Read and Write Datasets
This guide covers how to read and write datasets in various formats using fsspeckit's extended I/O helpers and dataset operations.
Reading JSON Data
Single JSON Files
| from fsspeckit.core.filesystem import filesystem
fs = filesystem(".")
# Read JSON file as dictionary
data = fs.read_json_file("data.json")
print(f"Keys: {list(data.keys())}")
# Read JSON file as DataFrame
df = fs.read_json_file("data.json", as_dataframe=True)
print(df.head())
|
Multiple JSON Files
| # Read multiple JSON files with batching
for batch in fs.read_json("data/*.json", batch_size=5):
print(f"Processing batch with {len(batch)} files")
# Process batch
process_batch(batch)
# Read all JSON files and concatenate
df = fs.read_json("data/*.json", concat=True)
print(f"Total rows: {len(df)}")
# Read with threading for performance
df = fs.read_json("data/*.json", use_threads=True, num_threads=4)
# Include source file path
df = fs.read_json("data/*.json", include_file_path=True)
print(df.columns) # Includes '_source_file' column
|
| # Read JSON Lines (newline-delimited JSON)
df = fs.read_json("data/lines.jsonl", as_dataframe=True)
print(f"Records: {len(df)}")
# Read JSON Lines in batches
for batch in fs.read_json("data/lines.jsonl", batch_size=1000):
process_batch(batch)
|
Reading CSV Data
Single CSV Files
| # Read CSV file
df = fs.read_csv_file("data.csv")
print(df.head())
# Read with specific columns
df = fs.read_csv_file("data.csv", columns=["id", "name", "value"])
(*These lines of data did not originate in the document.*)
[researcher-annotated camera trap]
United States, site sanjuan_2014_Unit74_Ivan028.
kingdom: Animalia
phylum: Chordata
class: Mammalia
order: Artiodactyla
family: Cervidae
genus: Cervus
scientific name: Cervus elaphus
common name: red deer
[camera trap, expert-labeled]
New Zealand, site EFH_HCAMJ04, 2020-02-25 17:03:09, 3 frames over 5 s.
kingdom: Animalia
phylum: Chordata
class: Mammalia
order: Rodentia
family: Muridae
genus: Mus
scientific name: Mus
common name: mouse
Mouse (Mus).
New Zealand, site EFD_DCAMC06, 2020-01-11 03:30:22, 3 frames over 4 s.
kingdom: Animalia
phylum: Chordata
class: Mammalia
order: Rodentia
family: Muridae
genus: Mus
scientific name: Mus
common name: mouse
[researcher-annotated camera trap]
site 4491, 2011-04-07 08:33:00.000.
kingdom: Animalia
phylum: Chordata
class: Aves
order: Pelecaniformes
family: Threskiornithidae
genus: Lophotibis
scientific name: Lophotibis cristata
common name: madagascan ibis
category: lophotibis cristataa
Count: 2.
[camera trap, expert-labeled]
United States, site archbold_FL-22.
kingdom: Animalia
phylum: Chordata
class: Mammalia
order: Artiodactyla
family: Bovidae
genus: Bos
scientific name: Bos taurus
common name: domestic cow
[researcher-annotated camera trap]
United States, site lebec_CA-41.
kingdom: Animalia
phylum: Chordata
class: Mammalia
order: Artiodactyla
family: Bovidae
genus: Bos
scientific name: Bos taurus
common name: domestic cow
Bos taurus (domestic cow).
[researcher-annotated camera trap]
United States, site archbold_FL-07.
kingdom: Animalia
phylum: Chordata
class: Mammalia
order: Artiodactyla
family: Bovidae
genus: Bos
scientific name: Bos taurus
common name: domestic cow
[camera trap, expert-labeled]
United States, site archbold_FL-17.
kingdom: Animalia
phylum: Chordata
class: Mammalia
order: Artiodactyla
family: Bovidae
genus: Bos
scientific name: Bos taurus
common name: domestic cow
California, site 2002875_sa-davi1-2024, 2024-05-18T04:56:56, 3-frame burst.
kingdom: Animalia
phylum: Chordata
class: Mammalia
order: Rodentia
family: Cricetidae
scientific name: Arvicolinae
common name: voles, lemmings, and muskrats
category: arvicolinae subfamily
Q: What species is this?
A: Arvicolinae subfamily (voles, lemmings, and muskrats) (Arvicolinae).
# Read with data type optimization
df = fs.read_csv_file("data.csv", opt_dtypes=True)
|
Multiple CSV Files
| # Read multiple CSV files
df = fs.read_csv("data/*.csv", concat=True)
print(f"Combined rows: {len(df)}")
# Batch processing
for batch in fs.read_csv("data/*.csv", batch_size=10):
print(f"Batch size: {len(batch)}")
process_batch(batch)
# With parallel processing
df = fs.read_csv("data/*.csv", use_threads=True, num_threads=4)
# Optimize data types automatically
df = fs.read_csv("data/*.csv", opt_dtypes=True)
|
Advanced CSV Options
| # Read with custom delimiter
df = fs.read_csv_file("data.tsv", delimiter="\t")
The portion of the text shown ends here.